In general, epidemiological and animal studies have consistently correlated high alcohol intake with increased breast cancer risk in women2; however, the gene variants involved in alcohol metabolism or detoxification have only been inconclusively associated with breast cancer risk8,9. Considering increases in both alcohol consumption in women10 and incidence of breast cancer and related mortality in Asian countries11, in combination with the higher distribution of variant genes involved in alcohol metabolism or detoxification in the Asian population12, new studies exploring the associations and interactions among alcohol consumption, related ethanol-metabolizing genes, and breast cancer are warranted.
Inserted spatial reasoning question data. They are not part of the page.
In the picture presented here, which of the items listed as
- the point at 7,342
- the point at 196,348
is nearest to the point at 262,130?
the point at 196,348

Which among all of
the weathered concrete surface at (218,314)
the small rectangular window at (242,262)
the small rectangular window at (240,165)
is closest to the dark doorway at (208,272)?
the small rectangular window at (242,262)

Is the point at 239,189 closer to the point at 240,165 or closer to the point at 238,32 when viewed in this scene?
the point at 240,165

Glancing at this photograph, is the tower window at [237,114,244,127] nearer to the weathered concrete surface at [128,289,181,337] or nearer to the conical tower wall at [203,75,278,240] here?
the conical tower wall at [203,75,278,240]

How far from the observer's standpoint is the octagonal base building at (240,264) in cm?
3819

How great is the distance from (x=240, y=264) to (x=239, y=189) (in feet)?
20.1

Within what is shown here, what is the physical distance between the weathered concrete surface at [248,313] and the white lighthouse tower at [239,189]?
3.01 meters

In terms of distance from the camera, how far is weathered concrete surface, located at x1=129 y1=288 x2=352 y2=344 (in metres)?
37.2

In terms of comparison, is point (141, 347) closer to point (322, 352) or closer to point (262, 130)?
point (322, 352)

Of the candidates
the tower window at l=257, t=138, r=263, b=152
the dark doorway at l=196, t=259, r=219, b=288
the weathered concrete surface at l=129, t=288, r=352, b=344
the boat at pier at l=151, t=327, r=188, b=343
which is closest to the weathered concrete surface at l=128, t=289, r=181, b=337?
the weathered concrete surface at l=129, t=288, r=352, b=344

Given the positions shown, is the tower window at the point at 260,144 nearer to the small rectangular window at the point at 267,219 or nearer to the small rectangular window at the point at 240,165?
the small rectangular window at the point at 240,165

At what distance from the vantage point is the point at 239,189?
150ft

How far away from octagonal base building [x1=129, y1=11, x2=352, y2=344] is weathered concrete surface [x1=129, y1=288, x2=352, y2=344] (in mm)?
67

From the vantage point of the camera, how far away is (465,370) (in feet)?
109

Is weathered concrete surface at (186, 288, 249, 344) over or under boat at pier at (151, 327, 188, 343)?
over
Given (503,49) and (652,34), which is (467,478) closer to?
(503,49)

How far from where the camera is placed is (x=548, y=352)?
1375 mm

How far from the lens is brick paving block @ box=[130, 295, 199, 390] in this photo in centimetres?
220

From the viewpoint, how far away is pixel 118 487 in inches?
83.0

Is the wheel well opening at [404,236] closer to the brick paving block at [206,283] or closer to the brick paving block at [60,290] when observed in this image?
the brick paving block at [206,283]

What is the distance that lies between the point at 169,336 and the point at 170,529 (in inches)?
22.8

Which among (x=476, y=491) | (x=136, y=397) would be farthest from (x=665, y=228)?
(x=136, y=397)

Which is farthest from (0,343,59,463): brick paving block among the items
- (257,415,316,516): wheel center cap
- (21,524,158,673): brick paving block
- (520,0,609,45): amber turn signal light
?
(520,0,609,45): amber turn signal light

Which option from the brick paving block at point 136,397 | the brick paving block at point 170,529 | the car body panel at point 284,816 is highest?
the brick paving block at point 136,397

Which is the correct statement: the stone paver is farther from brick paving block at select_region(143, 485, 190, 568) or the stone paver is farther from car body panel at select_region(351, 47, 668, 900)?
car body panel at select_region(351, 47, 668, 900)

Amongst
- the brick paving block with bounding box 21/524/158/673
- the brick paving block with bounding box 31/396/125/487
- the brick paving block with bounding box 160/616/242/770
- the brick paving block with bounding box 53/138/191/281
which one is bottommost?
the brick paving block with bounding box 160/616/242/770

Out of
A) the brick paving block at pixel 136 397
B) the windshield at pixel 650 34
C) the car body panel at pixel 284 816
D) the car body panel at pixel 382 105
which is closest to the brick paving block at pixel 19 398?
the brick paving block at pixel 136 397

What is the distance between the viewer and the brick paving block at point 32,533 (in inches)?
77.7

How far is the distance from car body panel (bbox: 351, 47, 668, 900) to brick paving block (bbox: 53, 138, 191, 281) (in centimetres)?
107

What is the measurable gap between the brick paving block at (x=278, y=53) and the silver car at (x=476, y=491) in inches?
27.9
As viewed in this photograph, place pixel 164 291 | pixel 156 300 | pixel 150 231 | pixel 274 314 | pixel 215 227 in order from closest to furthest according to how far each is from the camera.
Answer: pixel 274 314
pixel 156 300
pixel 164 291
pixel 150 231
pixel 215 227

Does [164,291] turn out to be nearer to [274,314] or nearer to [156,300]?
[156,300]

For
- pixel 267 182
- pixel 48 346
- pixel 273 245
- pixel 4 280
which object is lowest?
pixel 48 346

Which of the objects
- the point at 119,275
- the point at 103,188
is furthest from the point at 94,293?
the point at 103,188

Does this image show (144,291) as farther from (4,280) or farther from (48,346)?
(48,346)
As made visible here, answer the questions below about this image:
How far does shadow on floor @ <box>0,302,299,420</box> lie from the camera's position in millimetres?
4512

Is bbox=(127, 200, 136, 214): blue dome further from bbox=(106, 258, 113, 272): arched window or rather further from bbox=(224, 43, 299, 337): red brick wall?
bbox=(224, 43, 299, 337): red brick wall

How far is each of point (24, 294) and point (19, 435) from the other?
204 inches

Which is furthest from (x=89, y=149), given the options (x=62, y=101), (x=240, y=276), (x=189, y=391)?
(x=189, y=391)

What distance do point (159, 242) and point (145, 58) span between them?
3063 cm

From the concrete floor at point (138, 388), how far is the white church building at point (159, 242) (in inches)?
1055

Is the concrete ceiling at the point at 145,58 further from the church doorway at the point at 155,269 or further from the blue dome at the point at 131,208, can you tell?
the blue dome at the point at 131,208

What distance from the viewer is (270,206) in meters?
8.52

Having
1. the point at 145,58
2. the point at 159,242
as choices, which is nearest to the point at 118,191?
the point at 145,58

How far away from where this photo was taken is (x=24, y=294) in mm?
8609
Thus, in the present study, we investigated the association among genetic, functionally established single nucleotide polymorphisms (SNPs) in ADH1B (rs1229984) and ALDH2 (rs671), alcohol consumption, and their combined effects and breast cancer risk in an East-Asian population.
Results
The general characteristics of the patients with breast cancer from the National Cancer Center (NCC) and age-matched controls from the Korean Genome Epidemiology Study (KoGES) are described in Table 1. Except age distribution and mean age, which were matched between cases and controls, the distribution of the other variables differed significantly between the cases and controls. In particular, the proportion of ever drinkers and those who drink >12 g ethanol/day was higher in the breast cancer group.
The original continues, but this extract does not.